Sebelumnya, saya hanya sebatas kenal saja, dan belum familiar, walaupun sudah lama tinggal satu RT. Lagi pula saya selalu canggung jika tanpa ada kepentingan apa-apa mengetuk pintu rumahnya. Maklum, di lingkungan kami, ia termasuk ke luarga orang-orang kaya dan terpengaruh.
Sejak bernaung satu atap dalam organisasi ke-RT-an, ahirnya saya lebih tahu bahwa ia ternyata ikut berbagai macam organisasi. Dari kepemudaan, sosial, ekonomi bahkan ia juga mengurusi organisasi kematian.
Saya banyak belajar kepada dia tentang menejemen, karena ia memang pernah lama bekerja di sebuah bank swasta. Saya juga banyak belajar tentang kesehatan dan pengobatan altenatif padanya, karena dia cukup menguasai di kedua bidang itu.
Beberapa waktu lalu, ia mengumumkan dirinya mengikuti bursa calon kepala desa. Secara pribadi saya senang sekali. Sebab desa saya butuh pemimpin yang muda, energik, punya pandangan ke depan yang baik, akses untuk ke luar daerah lebih menguasai, dan tentu saja berwawasan cukup luas.
Suatu siang, saya bersilaturrahmi kepadanya. Selama hampir setengah jam saya ngobrol dengan dia. Banyak yang kami bicarakan. Saya dengan semangat mendengarkan pandangan-pandangan brilian dia.
Dari begitu banyak yang kami obrolkan, ada satu kalimat yang selalu terngiang di telinga saya: “Saya tak punya modal materi berjuta-juta untuk mencoba jadi kades ini, Mas. Modal saya hanya sejuta saja.”
Pikiran saya langsung terbang jauh ke mana-mana. Sejuta? Wah, secara otomatis yang tergambar dalam pikiran saya adalah materi, yang tak ada lain adalah uang. Pengalaman yang lalu, menurut informasi yang saya dengar, untuk menjadi kades saat ini paling tidak harus mempunyai uang lima puluh juta, bahkan ada yang lebih.
Lantas bagaimana dengan teman saya itu? Saat saya masih terbengong-bengong, dia menerangkan bahwa sejuta itu bermakna: Senyum, serius, jujur dan takwa.
Senyum bermakna jika kalah, ia siap mengakui kenyataan dan ‘legawa’ alias ikhlas, tak akan ada niat untuk dendam dengan siapapun. Ia tetap akan menebar silaturrahmi dan menjalin kebersamaan. Serius, dia akan mengupayakan sebaik mungkin potensi yang ada pada dirinya demi kepentingan rakyat bersama. Jujur, ia akan bertindak dengan hati nurani dan tak akan membohongi diri sendiri apalagi sesama, termasuk memanipulasi suara. Takwa, tentu ia akan bertindak sesuai dengan koridor syariat-Nya.

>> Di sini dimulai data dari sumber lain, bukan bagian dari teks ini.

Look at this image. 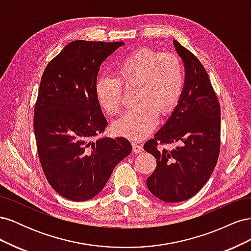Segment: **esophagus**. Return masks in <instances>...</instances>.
<instances>
[{
	"label": "esophagus",
	"mask_w": 251,
	"mask_h": 251,
	"mask_svg": "<svg viewBox=\"0 0 251 251\" xmlns=\"http://www.w3.org/2000/svg\"><path fill=\"white\" fill-rule=\"evenodd\" d=\"M132 147H133L134 153H140V151H143V147L141 146V144H138L137 142H133Z\"/></svg>",
	"instance_id": "obj_1"
}]
</instances>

Saya hanya bisa senyum. Terbersit dalam hati, mudah-mudahan ia bisa mewujudkan modal itu dan kelak jika ia terpilih jadi kades, bisa menjadi pemimpin yang amanah. Bukan pemimpin yang sibuk mengembalikan modal, karena sudah terlalu banyak rupiah yang disebarkan secara illegal kepada warga saat perolehan suara.

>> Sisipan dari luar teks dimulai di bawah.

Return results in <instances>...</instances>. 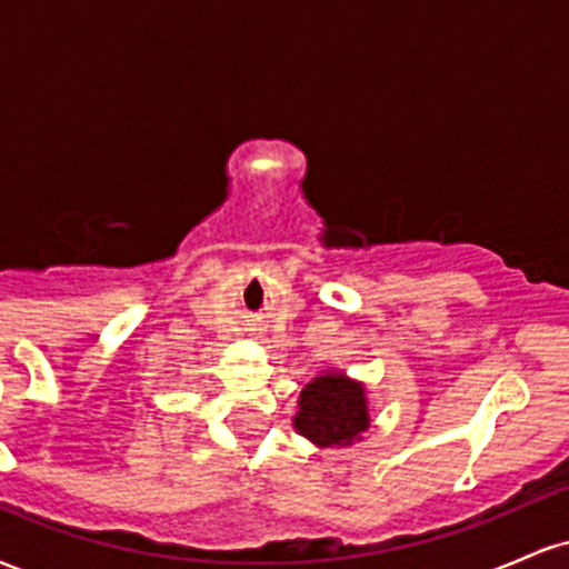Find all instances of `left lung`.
<instances>
[{"mask_svg": "<svg viewBox=\"0 0 569 569\" xmlns=\"http://www.w3.org/2000/svg\"><path fill=\"white\" fill-rule=\"evenodd\" d=\"M293 428L318 447H348L369 428L363 388L342 375L316 377L299 396Z\"/></svg>", "mask_w": 569, "mask_h": 569, "instance_id": "1", "label": "left lung"}]
</instances>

Terus terang saja, kami orang kecil ini sedang menunggu datangnya pemimpin yang amanah. Yang karena berkah amanahnya itu bisa menjadi terbentuknya sebuah tempat, negri yang ‘baldah thayyibah’, yang penuh ampunan dari Allah. Sehingga sedikit demi sedikit kita bisa menemukan apa itu kesejahteraan. Semoga teman saya itu bisa memulainya.